United Press International,
WASHINGTON, DC, United States (UPI) — Even as the world teetered on the brink of nuclear war, there was some comfort in the Cold War: the possession of nuclear weapons on both sides deterred attack.
But mutually assured destruction no longer applies, and as the Pentagon contemplates its new class of enemies — rogue states and terrorist networks — it is looking for new ways of thinking about deterrence.

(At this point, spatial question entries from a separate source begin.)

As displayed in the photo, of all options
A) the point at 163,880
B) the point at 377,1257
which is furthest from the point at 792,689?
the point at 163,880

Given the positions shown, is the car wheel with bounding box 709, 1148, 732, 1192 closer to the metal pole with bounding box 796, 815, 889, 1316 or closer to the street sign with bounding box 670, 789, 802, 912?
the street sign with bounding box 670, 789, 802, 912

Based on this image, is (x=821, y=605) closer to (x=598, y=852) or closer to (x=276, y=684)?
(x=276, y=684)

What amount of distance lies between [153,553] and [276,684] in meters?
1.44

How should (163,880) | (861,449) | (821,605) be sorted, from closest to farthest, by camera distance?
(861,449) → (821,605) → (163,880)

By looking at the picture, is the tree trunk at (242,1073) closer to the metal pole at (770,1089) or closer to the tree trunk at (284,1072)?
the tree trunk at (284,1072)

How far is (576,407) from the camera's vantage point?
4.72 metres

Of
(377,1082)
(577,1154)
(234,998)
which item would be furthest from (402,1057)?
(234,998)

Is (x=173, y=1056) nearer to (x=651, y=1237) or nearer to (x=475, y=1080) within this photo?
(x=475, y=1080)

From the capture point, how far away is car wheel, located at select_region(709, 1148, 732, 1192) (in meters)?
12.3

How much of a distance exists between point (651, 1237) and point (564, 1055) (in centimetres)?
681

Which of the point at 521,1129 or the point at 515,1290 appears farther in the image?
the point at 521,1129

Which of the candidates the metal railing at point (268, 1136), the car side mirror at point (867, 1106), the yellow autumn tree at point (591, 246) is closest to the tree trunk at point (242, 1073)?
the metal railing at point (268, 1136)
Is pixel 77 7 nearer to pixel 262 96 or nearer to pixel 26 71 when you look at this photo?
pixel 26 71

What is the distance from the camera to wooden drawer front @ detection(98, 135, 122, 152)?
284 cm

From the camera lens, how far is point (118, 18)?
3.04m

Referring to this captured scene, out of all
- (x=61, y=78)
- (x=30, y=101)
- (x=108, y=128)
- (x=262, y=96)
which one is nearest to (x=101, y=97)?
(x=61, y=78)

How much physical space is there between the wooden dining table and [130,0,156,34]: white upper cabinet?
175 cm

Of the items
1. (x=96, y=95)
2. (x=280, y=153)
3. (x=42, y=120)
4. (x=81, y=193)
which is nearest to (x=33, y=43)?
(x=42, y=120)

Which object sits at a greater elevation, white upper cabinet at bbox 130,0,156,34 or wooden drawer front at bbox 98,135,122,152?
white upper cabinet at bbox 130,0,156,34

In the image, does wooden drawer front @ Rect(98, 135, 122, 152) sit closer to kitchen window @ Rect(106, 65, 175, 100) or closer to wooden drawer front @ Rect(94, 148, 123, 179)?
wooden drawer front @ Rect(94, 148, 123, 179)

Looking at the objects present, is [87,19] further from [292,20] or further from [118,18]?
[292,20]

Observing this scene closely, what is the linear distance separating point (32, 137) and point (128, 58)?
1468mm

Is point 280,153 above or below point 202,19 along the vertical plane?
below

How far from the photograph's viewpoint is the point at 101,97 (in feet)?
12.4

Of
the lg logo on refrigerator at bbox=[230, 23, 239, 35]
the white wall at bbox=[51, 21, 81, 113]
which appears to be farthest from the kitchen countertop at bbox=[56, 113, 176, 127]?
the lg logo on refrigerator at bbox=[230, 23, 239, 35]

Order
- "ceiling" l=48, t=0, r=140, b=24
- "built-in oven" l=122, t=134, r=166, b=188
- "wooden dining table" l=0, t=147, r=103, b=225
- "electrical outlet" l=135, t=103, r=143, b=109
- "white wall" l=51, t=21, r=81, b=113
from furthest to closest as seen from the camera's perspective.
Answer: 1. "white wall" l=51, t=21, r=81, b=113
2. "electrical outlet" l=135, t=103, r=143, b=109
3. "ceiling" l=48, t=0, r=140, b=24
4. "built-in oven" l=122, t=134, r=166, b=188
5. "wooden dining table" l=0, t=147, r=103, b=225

'We think deterrence is still viable,' said Ryan Henry, the deputy undersecretary of defense for policy at the Fletcher Conference on National Security and Policy in Washington, D.C. 'But we need help thinking this through, developing a better school of thought….We need to reinvigorate intellectual debate about deterrence and dissuasion.'
Henry said the Pentagon will employ the notion of 'tailored deterrence' in the upcoming Quadrennial Defense Review, an embrace of the idea that one method of preventing an enemy attack no longer fits all situations.
Near-peer competitors — like perhaps China or North Korea — can be dealt with through traditional military deterrence, including the threat of nuclear weapons. Rogue powers — like the former government of Saddam Hussein — may require a different response, because it is unlikely they would believe the United States would resort to nuclear weapons to blunt a regional power that is not necessarily a direct threat. Most challenging of all are terrorist networks, Henry said.
Transnational terrorists like al-Qaida are untethered to geography. The organizations themselves are fractured into operational cells that can`t be held to account by the threat of annihilation. And headquarters elements are similarly free; there is no territory one can retaliate against with confidence it would influence their actions. The central conceit of deterrence is that the punishment for an attack would dramatically outweigh its gains.